**EXCERPTED PASSAGE**
(begin)

At June 30, 2009, 652,313 shares of common stock were reserved.
The fair value of each option granted is estimated at the date of grant using the Black-Scholes option-pricing model. The assumptions used in calculating the fair value of the options granted in 2008 were: risk-free interest rate of 5.0%, a 3- to 5-year expected life, a dividend yield of 0.0%, and a stock price volatility factor of 150% to 226%.
Compensation expense included in the statement of operations related to the fair value of options issued during the six months ended June 30, 2009 and 2008, is $96 and $33,047, respectively.
Note 9. Commitments and Contingencies
The Company has entered into employment agreements with certain management that require the Company to issue options to purchase 120,000 shares of the Company’s stock over the period of September 2009 to August 2011.
Pursuant to a financing agreement entered into in February 2008, the Company is obligated to issue warrants, exercisable for five years from date of issue, for a number of shares of common stock equal to 10% of the number of shares issued under the equity line. As at June 30, 2009, the Company is obligated to issue warrants to purchase 528,000 shares of common stock.

(end)

**EXERCISE A**
Copy the excerpted note starting at "At June 30, 2009, 652,313" and ending at "150% to 226%.", substituting "valuation model" for "option-pricing model".
**EXERCISE B**
According to the excerpted note, what risk-free interest rate was assumed when calculating the fair value of options granted in 2008?

**ENTRIES PROVIDED**
(begin)

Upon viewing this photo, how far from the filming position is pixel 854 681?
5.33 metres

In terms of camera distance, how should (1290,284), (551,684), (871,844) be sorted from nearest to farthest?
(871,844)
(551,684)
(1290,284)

(end)

**WORKED SOLUTION A**
At June 30, 2009, 652,313 shares of common stock were reserved.
The fair value of each option granted is estimated at the date of grant using the Black-Scholes valuation model. The assumptions used in calculating the fair value of the options granted in 2008 were: risk-free interest rate of 5.0%, a 3- to 5-year expected life, a dividend yield of 0.0%, and a stock price volatility factor of 150% to 226%.

**WORKED SOLUTION B**
5.0%